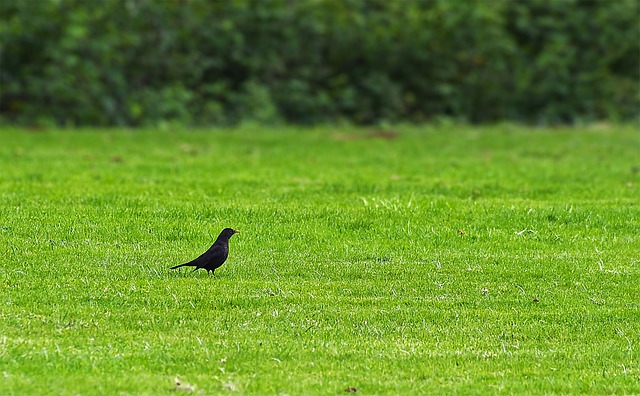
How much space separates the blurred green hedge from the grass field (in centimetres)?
642

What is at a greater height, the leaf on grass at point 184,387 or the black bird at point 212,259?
the black bird at point 212,259

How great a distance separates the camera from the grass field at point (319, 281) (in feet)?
18.2

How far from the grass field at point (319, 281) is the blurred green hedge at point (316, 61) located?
6420mm

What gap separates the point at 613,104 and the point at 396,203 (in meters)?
14.0

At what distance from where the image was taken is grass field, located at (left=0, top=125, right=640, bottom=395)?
5.56 metres

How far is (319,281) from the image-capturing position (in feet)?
23.6

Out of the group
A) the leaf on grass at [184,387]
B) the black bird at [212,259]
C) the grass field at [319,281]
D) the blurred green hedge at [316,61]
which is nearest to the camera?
the leaf on grass at [184,387]

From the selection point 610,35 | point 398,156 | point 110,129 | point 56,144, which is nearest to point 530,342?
point 398,156

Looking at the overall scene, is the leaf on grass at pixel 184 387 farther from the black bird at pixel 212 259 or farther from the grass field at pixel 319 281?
the black bird at pixel 212 259

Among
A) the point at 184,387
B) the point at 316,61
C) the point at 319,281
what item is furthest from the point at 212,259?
the point at 316,61

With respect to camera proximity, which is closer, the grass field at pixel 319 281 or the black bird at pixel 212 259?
the grass field at pixel 319 281

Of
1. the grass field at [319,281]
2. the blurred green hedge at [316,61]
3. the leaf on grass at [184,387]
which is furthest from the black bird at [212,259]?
the blurred green hedge at [316,61]

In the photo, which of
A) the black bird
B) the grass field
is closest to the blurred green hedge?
the grass field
───
Rewrite all of the entries with "viewer" substituted for every "camera", changing nothing else, and omit the pictures.

How much space separates the blurred green hedge from the grass field (in centimetres)?
642

What is at a greater height, the leaf on grass at point 184,387 or the black bird at point 212,259?
the black bird at point 212,259

How great a distance separates the viewer from the grass field at point (319, 281) (in feet)?
18.2

How far from the grass field at point (319, 281) is the blurred green hedge at point (316, 61) located?
6420mm

What gap separates the point at 613,104 and the point at 396,203 (in meters)?
14.0

At what distance from where the image was taken is grass field, located at (left=0, top=125, right=640, bottom=395)?
5.56 metres

How far is (319,281) from the image-capturing position (in feet)?
23.6

Out of the group
A) the leaf on grass at [184,387]
B) the black bird at [212,259]
C) the grass field at [319,281]
D) the blurred green hedge at [316,61]
which is nearest to the viewer?
the leaf on grass at [184,387]

From the selection point 610,35 | point 398,156 | point 110,129 | point 56,144, which is nearest to point 530,342?
point 398,156

Looking at the overall scene, is the leaf on grass at pixel 184 387 farther from the black bird at pixel 212 259 or farther from the grass field at pixel 319 281?
the black bird at pixel 212 259

Among
A) the point at 184,387
B) the point at 316,61
C) the point at 319,281
what item is furthest from the point at 212,259?
the point at 316,61

With respect to viewer proximity, which is closer, the grass field at pixel 319 281 or the black bird at pixel 212 259?
the grass field at pixel 319 281

Of
1. the grass field at [319,281]
2. the blurred green hedge at [316,61]
3. the leaf on grass at [184,387]
which is furthest from the black bird at [212,259]?
the blurred green hedge at [316,61]

In the photo, which of
A) the black bird
B) the grass field
is closest to the blurred green hedge?
the grass field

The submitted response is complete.